Excerpts from a spatial reasoning dataset

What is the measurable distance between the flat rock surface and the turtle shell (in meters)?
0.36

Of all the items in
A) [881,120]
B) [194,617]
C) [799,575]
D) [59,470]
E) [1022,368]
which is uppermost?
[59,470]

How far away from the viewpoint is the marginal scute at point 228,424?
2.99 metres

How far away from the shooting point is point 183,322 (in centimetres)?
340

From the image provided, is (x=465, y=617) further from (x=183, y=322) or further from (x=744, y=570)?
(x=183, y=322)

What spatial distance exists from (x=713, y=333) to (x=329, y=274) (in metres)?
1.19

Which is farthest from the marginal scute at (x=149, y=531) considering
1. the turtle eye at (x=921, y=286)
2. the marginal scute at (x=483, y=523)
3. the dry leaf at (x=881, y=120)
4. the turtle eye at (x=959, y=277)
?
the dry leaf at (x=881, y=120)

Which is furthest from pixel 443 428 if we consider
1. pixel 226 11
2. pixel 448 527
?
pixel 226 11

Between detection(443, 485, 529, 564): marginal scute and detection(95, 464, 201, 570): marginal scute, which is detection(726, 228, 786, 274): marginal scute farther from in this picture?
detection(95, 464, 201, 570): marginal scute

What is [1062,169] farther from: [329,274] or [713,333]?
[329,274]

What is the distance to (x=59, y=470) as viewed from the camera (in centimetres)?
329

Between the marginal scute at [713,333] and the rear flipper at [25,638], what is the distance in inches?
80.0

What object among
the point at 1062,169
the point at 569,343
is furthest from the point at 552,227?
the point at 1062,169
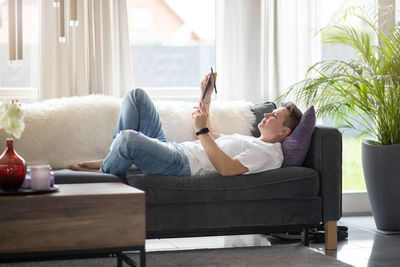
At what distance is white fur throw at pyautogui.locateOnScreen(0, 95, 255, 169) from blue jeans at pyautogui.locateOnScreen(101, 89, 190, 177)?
26cm

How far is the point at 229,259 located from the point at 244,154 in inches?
21.2

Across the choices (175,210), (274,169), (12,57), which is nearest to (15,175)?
(12,57)

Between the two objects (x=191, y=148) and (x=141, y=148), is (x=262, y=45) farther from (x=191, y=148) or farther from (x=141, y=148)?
(x=141, y=148)

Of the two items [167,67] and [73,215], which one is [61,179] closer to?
[73,215]

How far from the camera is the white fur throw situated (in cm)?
339

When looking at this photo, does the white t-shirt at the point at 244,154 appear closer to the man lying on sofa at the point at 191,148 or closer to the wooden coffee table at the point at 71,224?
the man lying on sofa at the point at 191,148

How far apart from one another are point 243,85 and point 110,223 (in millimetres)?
2194

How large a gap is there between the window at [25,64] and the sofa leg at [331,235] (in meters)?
2.06

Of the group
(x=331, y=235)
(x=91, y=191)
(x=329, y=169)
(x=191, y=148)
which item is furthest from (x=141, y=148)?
(x=331, y=235)

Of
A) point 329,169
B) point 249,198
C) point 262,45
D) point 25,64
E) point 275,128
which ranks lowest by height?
point 249,198

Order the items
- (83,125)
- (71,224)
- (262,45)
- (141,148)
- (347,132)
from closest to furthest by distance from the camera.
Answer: (71,224)
(141,148)
(83,125)
(262,45)
(347,132)

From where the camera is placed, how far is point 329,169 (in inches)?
125

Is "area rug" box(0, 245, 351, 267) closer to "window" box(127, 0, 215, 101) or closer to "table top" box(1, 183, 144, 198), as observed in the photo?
"table top" box(1, 183, 144, 198)

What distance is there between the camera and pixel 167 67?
14.0 ft
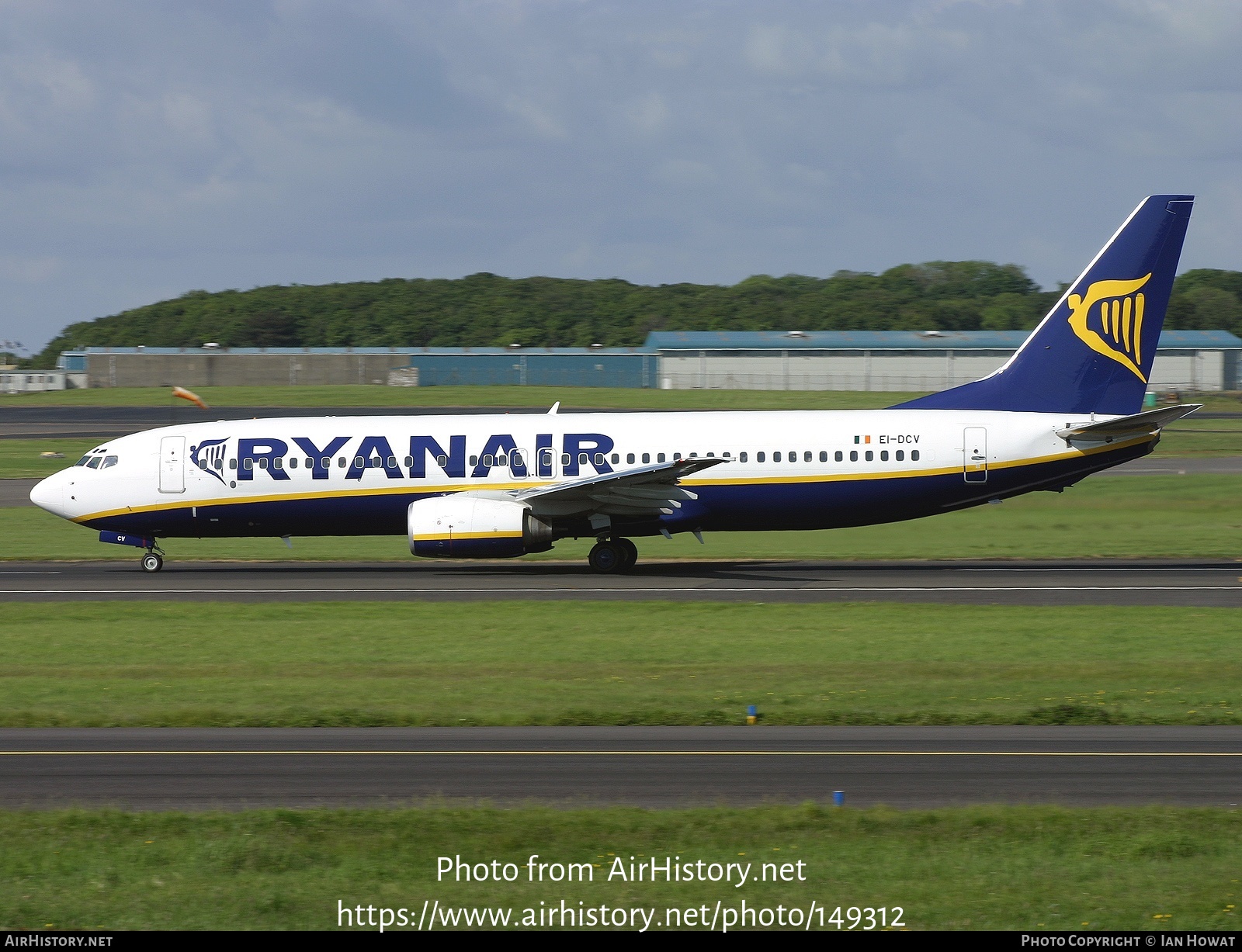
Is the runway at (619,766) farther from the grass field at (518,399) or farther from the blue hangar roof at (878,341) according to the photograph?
the blue hangar roof at (878,341)

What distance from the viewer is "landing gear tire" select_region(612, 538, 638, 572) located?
31.6 m

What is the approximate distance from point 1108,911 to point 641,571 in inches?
926

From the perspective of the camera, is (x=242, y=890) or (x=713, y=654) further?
(x=713, y=654)

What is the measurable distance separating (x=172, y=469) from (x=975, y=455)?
62.3ft

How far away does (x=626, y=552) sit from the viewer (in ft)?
104

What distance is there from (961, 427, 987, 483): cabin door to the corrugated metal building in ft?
228

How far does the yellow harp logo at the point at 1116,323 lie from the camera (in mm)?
31422

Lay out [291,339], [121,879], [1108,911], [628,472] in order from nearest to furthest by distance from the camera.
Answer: [1108,911]
[121,879]
[628,472]
[291,339]

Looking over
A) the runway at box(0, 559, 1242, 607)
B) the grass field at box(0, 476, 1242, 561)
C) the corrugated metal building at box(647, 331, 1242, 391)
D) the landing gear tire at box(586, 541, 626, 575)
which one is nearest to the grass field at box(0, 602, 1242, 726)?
the runway at box(0, 559, 1242, 607)

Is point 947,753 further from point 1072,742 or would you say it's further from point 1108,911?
point 1108,911

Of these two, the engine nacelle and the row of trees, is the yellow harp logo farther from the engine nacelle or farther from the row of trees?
the row of trees

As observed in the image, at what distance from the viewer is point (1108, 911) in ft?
30.3

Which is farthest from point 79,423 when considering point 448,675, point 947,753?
point 947,753

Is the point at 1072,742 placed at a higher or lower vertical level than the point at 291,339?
lower
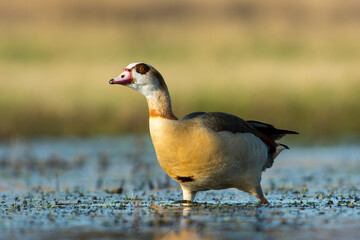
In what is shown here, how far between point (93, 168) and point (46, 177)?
4.25ft

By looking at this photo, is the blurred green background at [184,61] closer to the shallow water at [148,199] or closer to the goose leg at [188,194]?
the shallow water at [148,199]

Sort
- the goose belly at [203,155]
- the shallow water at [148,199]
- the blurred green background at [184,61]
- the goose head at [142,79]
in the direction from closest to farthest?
the shallow water at [148,199]
the goose belly at [203,155]
the goose head at [142,79]
the blurred green background at [184,61]

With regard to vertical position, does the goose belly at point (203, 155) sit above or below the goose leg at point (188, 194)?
above

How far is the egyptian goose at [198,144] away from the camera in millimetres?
8180

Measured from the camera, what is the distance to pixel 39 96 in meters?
21.0

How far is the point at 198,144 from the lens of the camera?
8172 millimetres

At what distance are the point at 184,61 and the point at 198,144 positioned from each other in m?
21.7

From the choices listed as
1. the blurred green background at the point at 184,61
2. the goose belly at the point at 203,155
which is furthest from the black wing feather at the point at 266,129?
the blurred green background at the point at 184,61

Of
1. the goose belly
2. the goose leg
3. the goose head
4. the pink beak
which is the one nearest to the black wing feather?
the goose belly

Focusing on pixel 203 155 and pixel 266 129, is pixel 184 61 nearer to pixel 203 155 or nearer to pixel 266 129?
pixel 266 129

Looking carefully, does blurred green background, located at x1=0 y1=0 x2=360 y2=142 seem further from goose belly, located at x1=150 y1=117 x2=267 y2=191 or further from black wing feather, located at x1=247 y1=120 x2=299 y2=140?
goose belly, located at x1=150 y1=117 x2=267 y2=191

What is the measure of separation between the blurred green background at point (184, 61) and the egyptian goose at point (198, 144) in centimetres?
877

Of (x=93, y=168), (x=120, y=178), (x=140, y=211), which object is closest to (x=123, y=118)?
(x=93, y=168)

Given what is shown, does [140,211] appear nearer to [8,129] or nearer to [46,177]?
[46,177]
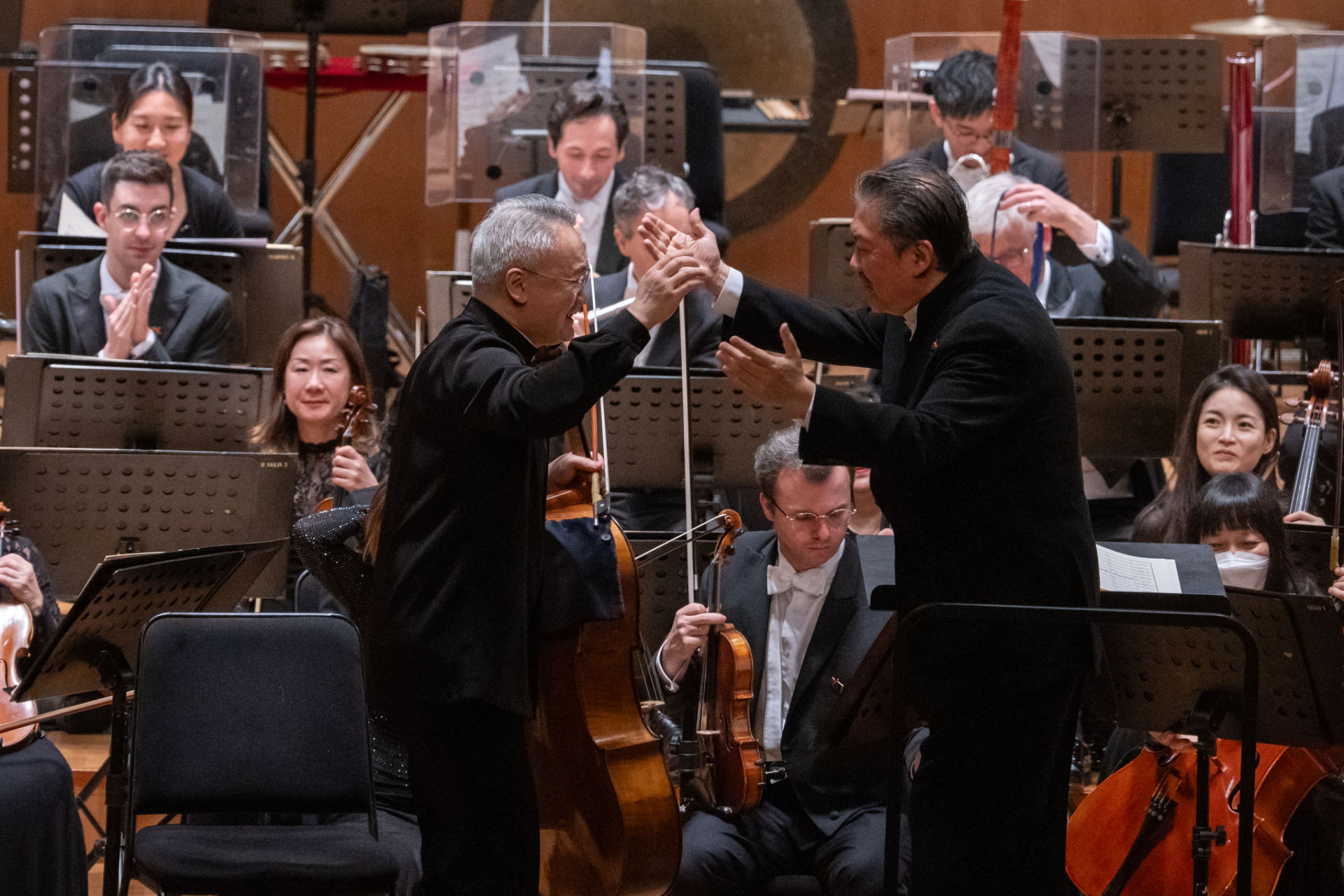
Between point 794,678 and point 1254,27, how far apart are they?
4972 mm

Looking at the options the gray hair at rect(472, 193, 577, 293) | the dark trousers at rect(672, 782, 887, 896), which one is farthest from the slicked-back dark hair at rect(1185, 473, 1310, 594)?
the gray hair at rect(472, 193, 577, 293)

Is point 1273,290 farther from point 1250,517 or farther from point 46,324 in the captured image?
point 46,324

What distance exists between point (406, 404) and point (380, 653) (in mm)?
362

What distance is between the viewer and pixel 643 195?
4.26 metres

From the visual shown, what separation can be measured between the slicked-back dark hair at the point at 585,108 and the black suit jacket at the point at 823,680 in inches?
76.9

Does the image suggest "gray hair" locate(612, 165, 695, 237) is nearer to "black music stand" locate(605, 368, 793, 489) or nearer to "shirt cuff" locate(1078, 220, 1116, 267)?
"black music stand" locate(605, 368, 793, 489)

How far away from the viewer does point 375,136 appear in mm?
6875

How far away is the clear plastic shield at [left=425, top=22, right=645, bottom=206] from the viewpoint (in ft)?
17.2

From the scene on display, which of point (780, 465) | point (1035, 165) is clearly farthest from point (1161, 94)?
point (780, 465)

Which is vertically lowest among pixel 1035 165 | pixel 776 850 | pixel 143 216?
pixel 776 850

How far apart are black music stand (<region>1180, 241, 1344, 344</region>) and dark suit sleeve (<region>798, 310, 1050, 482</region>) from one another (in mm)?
2598

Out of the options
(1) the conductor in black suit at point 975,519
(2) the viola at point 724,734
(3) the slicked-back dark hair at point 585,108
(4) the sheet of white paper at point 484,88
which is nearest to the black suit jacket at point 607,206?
(3) the slicked-back dark hair at point 585,108

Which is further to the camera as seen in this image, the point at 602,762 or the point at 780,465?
the point at 780,465

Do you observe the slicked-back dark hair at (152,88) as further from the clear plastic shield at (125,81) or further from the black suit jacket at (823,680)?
the black suit jacket at (823,680)
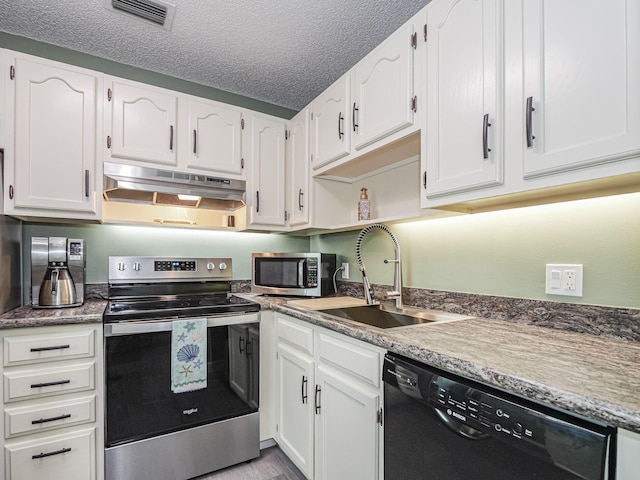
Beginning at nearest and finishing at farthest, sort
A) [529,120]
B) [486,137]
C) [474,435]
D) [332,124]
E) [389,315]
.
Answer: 1. [474,435]
2. [529,120]
3. [486,137]
4. [389,315]
5. [332,124]

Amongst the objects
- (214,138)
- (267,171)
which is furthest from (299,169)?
(214,138)

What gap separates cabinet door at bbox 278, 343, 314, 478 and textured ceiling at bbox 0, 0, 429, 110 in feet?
5.84

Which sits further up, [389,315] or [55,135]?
[55,135]

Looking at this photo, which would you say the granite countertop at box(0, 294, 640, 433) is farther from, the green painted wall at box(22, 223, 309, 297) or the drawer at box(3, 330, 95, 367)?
the green painted wall at box(22, 223, 309, 297)

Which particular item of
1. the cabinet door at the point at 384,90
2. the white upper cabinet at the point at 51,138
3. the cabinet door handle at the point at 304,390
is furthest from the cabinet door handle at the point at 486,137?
the white upper cabinet at the point at 51,138

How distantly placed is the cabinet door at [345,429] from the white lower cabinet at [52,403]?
1.07 meters

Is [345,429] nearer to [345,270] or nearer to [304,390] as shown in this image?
[304,390]

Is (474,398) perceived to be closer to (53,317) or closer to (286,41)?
(53,317)

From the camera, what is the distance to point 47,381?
60.9 inches

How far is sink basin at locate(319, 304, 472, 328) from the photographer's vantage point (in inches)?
65.1

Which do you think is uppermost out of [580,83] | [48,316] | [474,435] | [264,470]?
[580,83]

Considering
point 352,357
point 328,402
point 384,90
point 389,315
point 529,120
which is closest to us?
point 529,120

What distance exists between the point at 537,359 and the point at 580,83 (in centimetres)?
78

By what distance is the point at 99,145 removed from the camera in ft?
6.42
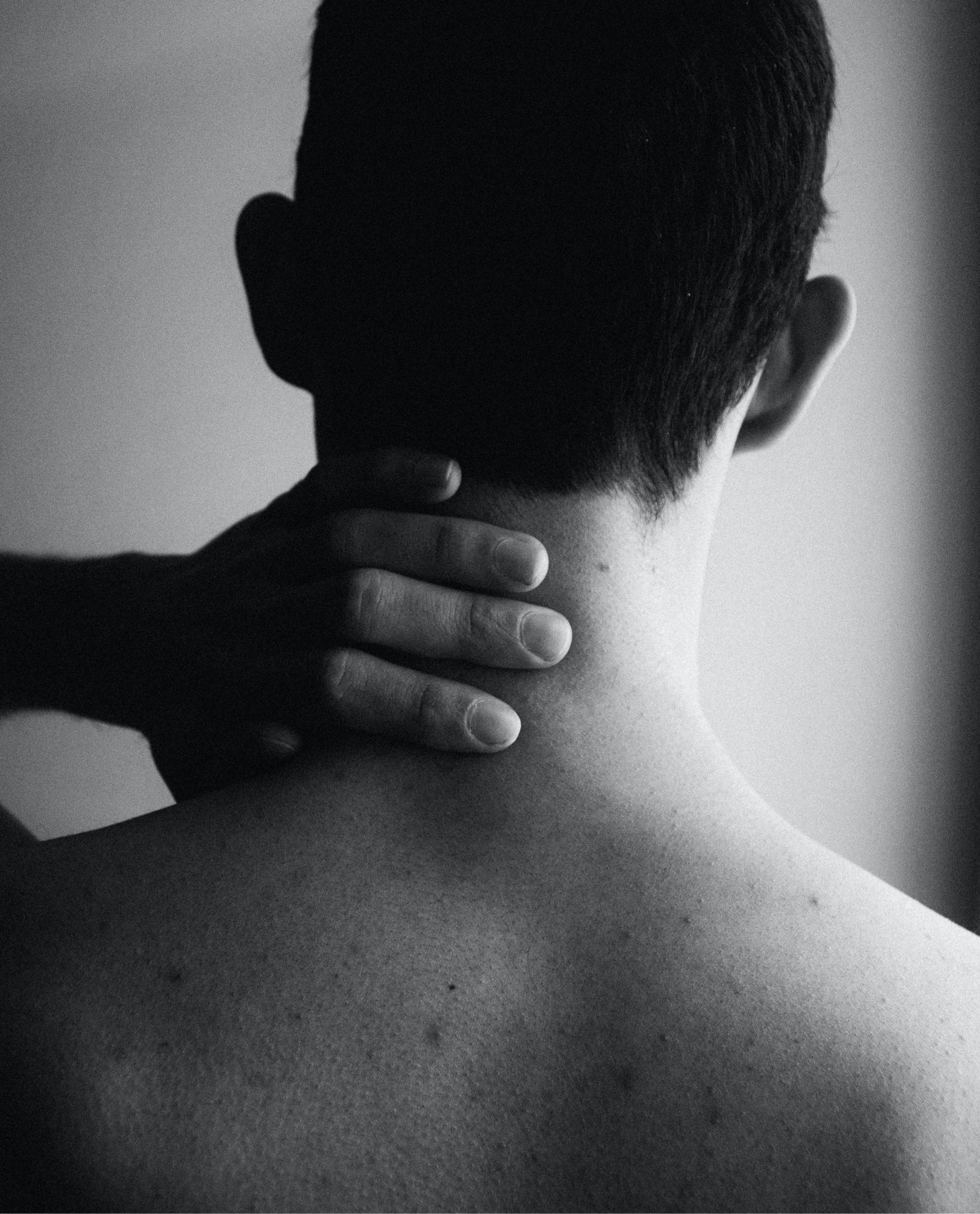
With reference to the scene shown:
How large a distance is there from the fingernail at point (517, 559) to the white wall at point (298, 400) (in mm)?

Job — Please rewrite the data as a Markdown table with columns Row and Line, starting at the line that contains "By what distance" and ending at the end of the data, skipping blank lines. Leave the pictures out of the table.

Written response —
| Row | Line |
|---|---|
| 1 | By what distance is the point at 99,145 removed from the camera in ft? |
| 2 | 6.42 |
| 3 | With reference to the scene shown: |
| 4 | How large a distance is there from the fingernail at point (517, 559) to the white wall at point (298, 400) (in mm)? |